Fashion brands hope Covid will banish end-of-season sales

Bargain hunters may have noticed stingy discounts on clothing this year. Fashion chains would like the trend to continue, although it will be difficult as inflation bites.

On Friday, Swedish fast-fashion company H&M HM.B 4.43%

Hennes & Mauritz reported much better earnings for the quarter through November than analysts had expected. The company’s revenue is now back to pre-pandemic levels and operating margins are higher. Management also announced ambitious plans to double sales by 2030 and increase margins above 10%. Shares of H&M rose 5% in morning trading.

To hit the profit target, the company wants to hold on to a skill the pandemic has forced on many fashion players: greater discipline with inventory. Several European clothing brands that source their inventory from manufacturers in Asia were unable to source as many garments as usual due to shipping delays and congested ports. This meant that they sold what they had at full price and less stock was devoted to end-of-season sales, which inflated margins.

At the end of November, H&M held inventory equivalent to 18.7% of sales, compared to 20.4% a year earlier. Management told investors on a Friday call that it wants to be even leaner going forward, cutting inventory levels to 12% to 14% of long-term sales. Other European fashion brands have reported the same trend. UK-based Next, which also sources most of its supplies from Asia, started Christmas with less stock than was ideal. Yet it now has 18% less stock that needs to be sold in January than in 2019 and this month it raised its profit forecast.

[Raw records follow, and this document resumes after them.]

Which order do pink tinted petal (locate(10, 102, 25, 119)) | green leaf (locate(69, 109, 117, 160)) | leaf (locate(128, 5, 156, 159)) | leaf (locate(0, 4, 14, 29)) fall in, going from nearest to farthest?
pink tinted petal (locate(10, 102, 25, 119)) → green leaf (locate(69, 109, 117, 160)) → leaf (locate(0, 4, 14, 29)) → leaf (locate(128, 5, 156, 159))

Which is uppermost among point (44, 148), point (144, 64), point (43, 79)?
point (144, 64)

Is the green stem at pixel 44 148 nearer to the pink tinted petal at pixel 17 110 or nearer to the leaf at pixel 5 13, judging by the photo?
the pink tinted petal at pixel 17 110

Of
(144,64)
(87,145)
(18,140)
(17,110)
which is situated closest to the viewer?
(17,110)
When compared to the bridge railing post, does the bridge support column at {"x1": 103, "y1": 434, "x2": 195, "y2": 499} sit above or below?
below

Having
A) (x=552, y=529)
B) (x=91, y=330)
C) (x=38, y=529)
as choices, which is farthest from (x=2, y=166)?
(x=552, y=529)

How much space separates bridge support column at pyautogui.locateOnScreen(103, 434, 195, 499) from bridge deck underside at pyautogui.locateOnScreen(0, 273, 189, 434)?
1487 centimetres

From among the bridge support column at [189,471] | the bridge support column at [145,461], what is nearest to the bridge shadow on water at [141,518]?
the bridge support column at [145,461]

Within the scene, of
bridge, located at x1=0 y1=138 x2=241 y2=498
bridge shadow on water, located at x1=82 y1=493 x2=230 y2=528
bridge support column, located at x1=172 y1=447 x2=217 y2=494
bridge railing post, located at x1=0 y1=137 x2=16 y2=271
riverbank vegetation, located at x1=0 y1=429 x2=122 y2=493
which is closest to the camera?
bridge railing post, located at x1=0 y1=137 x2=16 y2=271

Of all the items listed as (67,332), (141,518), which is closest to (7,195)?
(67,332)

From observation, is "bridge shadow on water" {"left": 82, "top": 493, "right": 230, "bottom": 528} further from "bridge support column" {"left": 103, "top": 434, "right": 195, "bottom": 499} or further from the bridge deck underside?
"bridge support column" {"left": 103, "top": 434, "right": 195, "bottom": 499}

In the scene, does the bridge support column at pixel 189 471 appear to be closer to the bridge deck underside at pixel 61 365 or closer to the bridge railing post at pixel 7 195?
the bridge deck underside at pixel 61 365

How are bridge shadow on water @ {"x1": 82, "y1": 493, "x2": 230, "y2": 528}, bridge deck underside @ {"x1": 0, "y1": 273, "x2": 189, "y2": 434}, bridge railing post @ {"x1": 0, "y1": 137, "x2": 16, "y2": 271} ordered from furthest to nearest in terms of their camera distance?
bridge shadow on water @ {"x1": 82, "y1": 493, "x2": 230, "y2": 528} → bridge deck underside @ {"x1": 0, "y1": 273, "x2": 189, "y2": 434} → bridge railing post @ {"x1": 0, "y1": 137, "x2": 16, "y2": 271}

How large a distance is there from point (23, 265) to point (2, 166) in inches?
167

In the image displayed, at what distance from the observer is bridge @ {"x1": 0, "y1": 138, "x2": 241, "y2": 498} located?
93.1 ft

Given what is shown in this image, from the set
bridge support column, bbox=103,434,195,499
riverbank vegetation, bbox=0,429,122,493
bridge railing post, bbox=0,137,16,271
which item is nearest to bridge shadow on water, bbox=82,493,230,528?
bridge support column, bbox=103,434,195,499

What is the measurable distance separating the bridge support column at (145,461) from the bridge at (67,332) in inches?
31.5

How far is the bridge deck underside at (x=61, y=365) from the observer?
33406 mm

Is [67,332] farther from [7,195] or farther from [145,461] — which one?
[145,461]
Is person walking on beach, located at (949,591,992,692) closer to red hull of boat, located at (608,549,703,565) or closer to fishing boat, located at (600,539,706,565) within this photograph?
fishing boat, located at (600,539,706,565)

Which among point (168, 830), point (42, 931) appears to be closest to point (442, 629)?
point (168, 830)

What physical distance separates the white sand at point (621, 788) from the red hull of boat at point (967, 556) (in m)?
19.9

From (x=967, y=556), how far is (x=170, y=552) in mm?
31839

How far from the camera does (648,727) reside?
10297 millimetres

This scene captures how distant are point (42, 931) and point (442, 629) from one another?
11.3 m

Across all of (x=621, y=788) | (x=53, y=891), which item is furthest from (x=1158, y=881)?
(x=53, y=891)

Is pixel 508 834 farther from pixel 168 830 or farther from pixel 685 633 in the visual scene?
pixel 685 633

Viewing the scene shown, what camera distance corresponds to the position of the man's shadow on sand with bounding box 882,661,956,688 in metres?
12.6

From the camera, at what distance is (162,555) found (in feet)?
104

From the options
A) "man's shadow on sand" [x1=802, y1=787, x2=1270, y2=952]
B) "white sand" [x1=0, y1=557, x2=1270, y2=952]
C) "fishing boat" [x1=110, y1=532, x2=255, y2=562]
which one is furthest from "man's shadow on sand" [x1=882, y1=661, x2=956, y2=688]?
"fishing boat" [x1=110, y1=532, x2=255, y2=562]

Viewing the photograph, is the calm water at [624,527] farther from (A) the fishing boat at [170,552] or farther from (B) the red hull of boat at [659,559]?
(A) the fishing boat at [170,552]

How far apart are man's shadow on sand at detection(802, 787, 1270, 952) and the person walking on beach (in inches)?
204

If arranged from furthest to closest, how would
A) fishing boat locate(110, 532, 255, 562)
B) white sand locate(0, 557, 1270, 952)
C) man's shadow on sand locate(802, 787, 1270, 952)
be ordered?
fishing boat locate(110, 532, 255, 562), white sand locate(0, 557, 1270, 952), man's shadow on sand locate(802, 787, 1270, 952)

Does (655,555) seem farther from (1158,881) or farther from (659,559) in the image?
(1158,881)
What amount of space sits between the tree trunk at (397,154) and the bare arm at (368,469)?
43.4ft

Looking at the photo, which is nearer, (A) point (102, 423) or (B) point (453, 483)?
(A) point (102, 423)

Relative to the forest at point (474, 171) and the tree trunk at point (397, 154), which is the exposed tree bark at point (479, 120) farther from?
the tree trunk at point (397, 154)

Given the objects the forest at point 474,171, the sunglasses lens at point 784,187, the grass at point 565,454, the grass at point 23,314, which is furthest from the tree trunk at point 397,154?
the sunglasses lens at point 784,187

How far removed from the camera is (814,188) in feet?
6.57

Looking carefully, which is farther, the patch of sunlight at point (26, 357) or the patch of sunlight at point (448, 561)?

Many US retailers also entered the holiday season with less stock than usual. The apparel inventory-to-sales ratio was 1.82 in November 2021, the lowest number since at least 1993 and down from 2.29 for the same month of 2019, according to US Census data. Office. The big exception to the trend was Zara owner Inditex,

who is based in Spain. The world’s largest fashion retailer by turnover sources closer to home than its peers and has therefore had fewer headaches with shortages.

It might be difficult to keep the profits from selling more goods at full price. Consumers have been exceptionally price insensitive during the pandemic, as they saved money during shutdowns, received government stimulus checks and spent money on fashion that might otherwise have been spent on travel or socializing. All retailers, from supermarkets to luxury brands, have benefited: this week Louis Vuittonit is

Owner LVMH said its operating margins were up more than five percentage points from 2019 levels.

The Covid pandemic has strained global supply chains, causing freight backlogs that have driven up costs. Today, some companies are looking for longer-term solutions to prepare for future supply chain crises, even though these strategies come at a high cost. Photo illustration: Jacob Reynolds

Competition for customers will likely increase as inflation eats away at their purchasing power and the world gradually reopens to travel. Low inventories could also prove difficult to reconcile with H&M’s new goal of increasing sales by 10-15% per year. The company has ruled out large price increases, leaving its strategy to be based primarily on increasing production, although it plans to take a bigger share of the clothing resale market, which could help it obtain multiple transactions for each garment she makes.

Retailers have gotten to know their supply chains better and have become more adept at managing inventory levels during the pandemic. This can only be good news, but it does not follow that consumers will always be able to pay top dollar.